[begin Material for this exercise]

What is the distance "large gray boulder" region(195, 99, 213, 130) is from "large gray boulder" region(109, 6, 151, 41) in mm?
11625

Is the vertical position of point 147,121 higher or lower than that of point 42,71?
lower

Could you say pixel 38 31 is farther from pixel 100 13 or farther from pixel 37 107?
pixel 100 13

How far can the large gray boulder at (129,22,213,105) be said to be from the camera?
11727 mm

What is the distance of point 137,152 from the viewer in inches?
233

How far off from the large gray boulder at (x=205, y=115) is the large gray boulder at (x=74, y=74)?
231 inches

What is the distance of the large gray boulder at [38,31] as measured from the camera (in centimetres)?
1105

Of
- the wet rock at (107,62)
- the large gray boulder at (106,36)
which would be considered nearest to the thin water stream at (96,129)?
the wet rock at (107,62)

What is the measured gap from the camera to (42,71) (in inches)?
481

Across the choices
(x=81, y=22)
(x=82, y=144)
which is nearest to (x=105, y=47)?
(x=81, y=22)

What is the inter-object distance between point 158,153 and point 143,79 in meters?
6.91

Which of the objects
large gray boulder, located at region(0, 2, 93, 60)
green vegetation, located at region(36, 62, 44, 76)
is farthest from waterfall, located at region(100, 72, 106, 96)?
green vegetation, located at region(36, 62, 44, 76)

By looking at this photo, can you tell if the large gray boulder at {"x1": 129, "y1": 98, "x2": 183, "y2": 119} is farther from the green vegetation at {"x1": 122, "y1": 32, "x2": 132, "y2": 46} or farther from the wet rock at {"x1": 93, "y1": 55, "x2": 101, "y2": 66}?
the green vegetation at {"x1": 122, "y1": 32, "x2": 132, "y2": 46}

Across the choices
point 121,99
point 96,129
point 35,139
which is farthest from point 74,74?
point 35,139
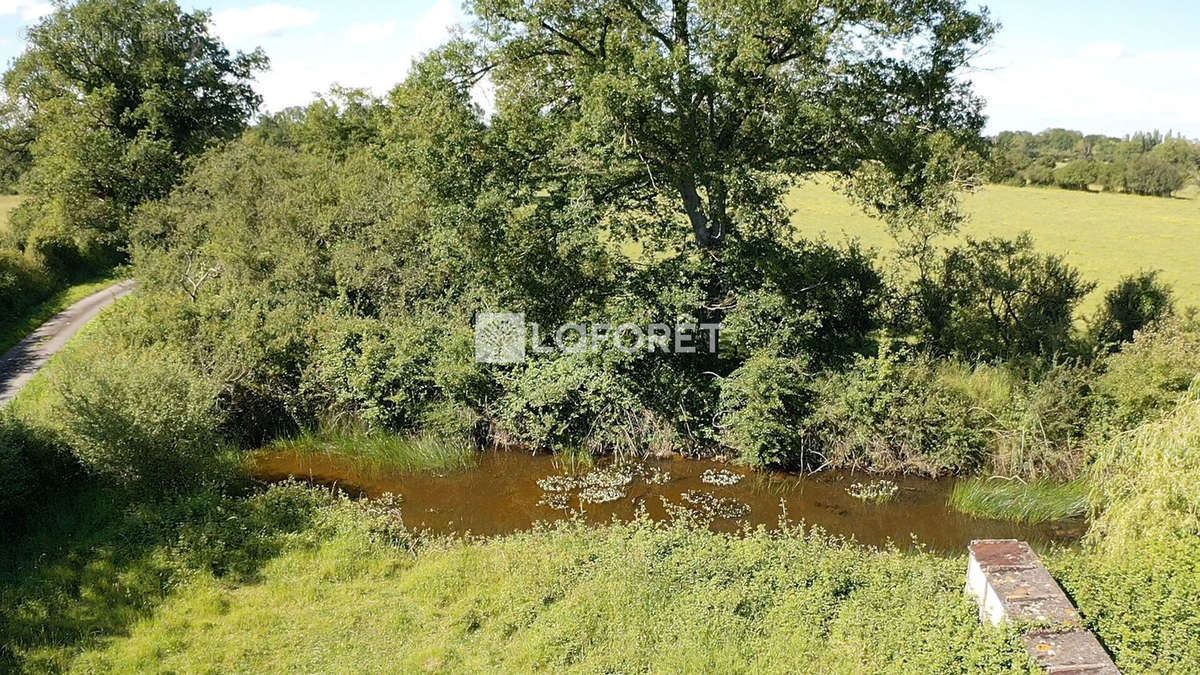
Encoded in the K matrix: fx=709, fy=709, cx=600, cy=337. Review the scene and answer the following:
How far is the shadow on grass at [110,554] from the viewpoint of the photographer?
7.99 m

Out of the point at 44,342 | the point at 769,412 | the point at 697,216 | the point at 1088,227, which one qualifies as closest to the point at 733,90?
the point at 697,216

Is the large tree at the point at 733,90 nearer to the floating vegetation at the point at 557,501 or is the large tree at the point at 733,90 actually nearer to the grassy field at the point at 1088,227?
the floating vegetation at the point at 557,501

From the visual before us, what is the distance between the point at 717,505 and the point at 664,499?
90 centimetres

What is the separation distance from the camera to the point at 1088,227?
34.7 meters

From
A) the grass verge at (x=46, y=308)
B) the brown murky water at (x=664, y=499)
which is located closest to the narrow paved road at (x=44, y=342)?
the grass verge at (x=46, y=308)

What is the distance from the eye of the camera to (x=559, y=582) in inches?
348

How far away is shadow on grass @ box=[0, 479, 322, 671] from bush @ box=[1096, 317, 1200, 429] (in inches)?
528

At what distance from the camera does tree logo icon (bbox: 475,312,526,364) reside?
14547mm

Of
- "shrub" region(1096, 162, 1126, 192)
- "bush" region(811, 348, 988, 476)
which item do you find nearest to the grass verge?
"bush" region(811, 348, 988, 476)

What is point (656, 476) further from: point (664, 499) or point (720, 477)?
point (720, 477)

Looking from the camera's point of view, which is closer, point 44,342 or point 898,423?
point 898,423

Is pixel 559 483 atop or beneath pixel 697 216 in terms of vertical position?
beneath

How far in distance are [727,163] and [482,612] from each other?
341 inches

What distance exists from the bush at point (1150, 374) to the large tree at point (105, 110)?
99.1 ft
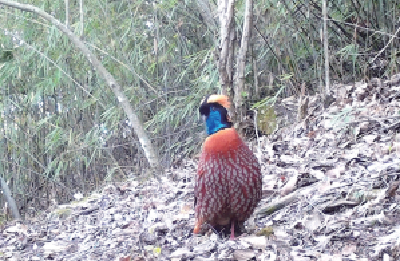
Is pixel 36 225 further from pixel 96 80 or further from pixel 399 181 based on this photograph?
pixel 399 181

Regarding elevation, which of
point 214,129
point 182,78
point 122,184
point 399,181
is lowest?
point 122,184

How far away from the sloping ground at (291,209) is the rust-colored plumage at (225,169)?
195 millimetres

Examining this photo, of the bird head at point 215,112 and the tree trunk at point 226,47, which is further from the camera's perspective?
the tree trunk at point 226,47

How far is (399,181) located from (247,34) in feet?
8.88

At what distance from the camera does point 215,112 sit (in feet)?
9.73

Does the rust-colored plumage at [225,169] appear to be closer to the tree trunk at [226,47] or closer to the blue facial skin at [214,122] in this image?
Answer: the blue facial skin at [214,122]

[end Material for this exercise]

Required task –
Rewrite all the entries above, swapping "inter-object distance" for "separation" and keeping everything else the same. Leave out the pictures.

Exercise result –
What is the distance "large gray boulder" region(195, 99, 213, 130) is from "large gray boulder" region(109, 6, 151, 41) in mm?
11625

Is the vertical position of point 147,121 higher or lower than that of point 42,71?
lower

Could you say pixel 38 31 is farther from pixel 100 13 or farther from pixel 37 107?
pixel 100 13

How far can the large gray boulder at (129,22,213,105) be said to be from the camera?
11727 mm

What is the distance of point 137,152 from the viewer in inches?
233

How far off from the large gray boulder at (x=205, y=115) is the large gray boulder at (x=74, y=74)?
231 inches

What is the distance of the large gray boulder at [38,31] as measured from the camera (in centimetres)?
1105

Of
- the wet rock at (107,62)
- the large gray boulder at (106,36)
which would be considered nearest to the thin water stream at (96,129)?
the wet rock at (107,62)

What is the measured gap from the camera to (42,71) (in inches)?
481

Across the choices
(x=81, y=22)
(x=82, y=144)
which is nearest to (x=105, y=47)?
(x=81, y=22)

What is the separation between point 158,153 and point 143,79 in meters?
6.91

Which of the objects
large gray boulder, located at region(0, 2, 93, 60)
green vegetation, located at region(36, 62, 44, 76)
is farthest from waterfall, located at region(100, 72, 106, 96)?
green vegetation, located at region(36, 62, 44, 76)

By looking at this photo, can you tell if the large gray boulder at {"x1": 129, "y1": 98, "x2": 183, "y2": 119} is farther from the green vegetation at {"x1": 122, "y1": 32, "x2": 132, "y2": 46} or farther from the wet rock at {"x1": 93, "y1": 55, "x2": 101, "y2": 66}?
the green vegetation at {"x1": 122, "y1": 32, "x2": 132, "y2": 46}

Across the choices
point 121,99
point 96,129
point 35,139
which is farthest from point 74,74?
point 35,139
Encoded in the K matrix: fx=709, fy=709, cx=600, cy=337. Review the scene and answer the following:
How far is the shadow on grass at [110,554] from the viewpoint of the photographer?
7.99 m

Out of the point at 44,342 | the point at 769,412 | the point at 697,216 | the point at 1088,227, which one qualifies as closest to the point at 733,90?
the point at 697,216

Is the large tree at the point at 733,90 nearer to the floating vegetation at the point at 557,501 or is the large tree at the point at 733,90 actually nearer to the grassy field at the point at 1088,227?
the floating vegetation at the point at 557,501

From the visual before us, what is the distance between the point at 717,505 and the point at 664,499?
90 centimetres

What is the separation distance from the camera to the point at 1088,227?
34.7 meters

From
A) the grass verge at (x=46, y=308)
B) the brown murky water at (x=664, y=499)
which is located closest to the narrow paved road at (x=44, y=342)?
the grass verge at (x=46, y=308)

What is the distance from the eye of the camera to (x=559, y=582) in inches?
348

How far away is shadow on grass @ box=[0, 479, 322, 671] from bush @ box=[1096, 317, 1200, 429] (in inches)?
528

At what distance from the camera does tree logo icon (bbox: 475,312,526,364) reside?
14547mm

Of
- "shrub" region(1096, 162, 1126, 192)
- "bush" region(811, 348, 988, 476)
which item do you find nearest to the grass verge?
"bush" region(811, 348, 988, 476)

What is point (656, 476) further from: point (664, 499) or point (720, 477)?
point (720, 477)

Looking from the camera's point of view, which is closer, point 44,342 or point 898,423?
point 898,423

Is pixel 559 483 atop or beneath pixel 697 216 in terms of vertical position?
beneath

How far in distance are [727,163] and [482,612] from each other?
341 inches

What distance exists from the bush at point (1150, 374) to the large tree at point (105, 110)?
99.1 ft
Is pixel 36 225 further from pixel 96 80 or further from pixel 399 181 based on this photograph?
pixel 399 181

Regarding elevation, which of
point 214,129
point 182,78
point 122,184
point 399,181
is lowest?
point 122,184

How far away from the sloping ground at (291,209) is the rust-colored plumage at (225,169)?
195 millimetres

Examining this photo, of the bird head at point 215,112 and the tree trunk at point 226,47, which is further from the camera's perspective?
the tree trunk at point 226,47

How far is (399,181) located from (247,34) in feet?
8.88

At what distance from the camera does point 215,112 sit (in feet)?
9.73

Does the rust-colored plumage at [225,169] appear to be closer to the tree trunk at [226,47] or closer to the blue facial skin at [214,122] in this image?
Answer: the blue facial skin at [214,122]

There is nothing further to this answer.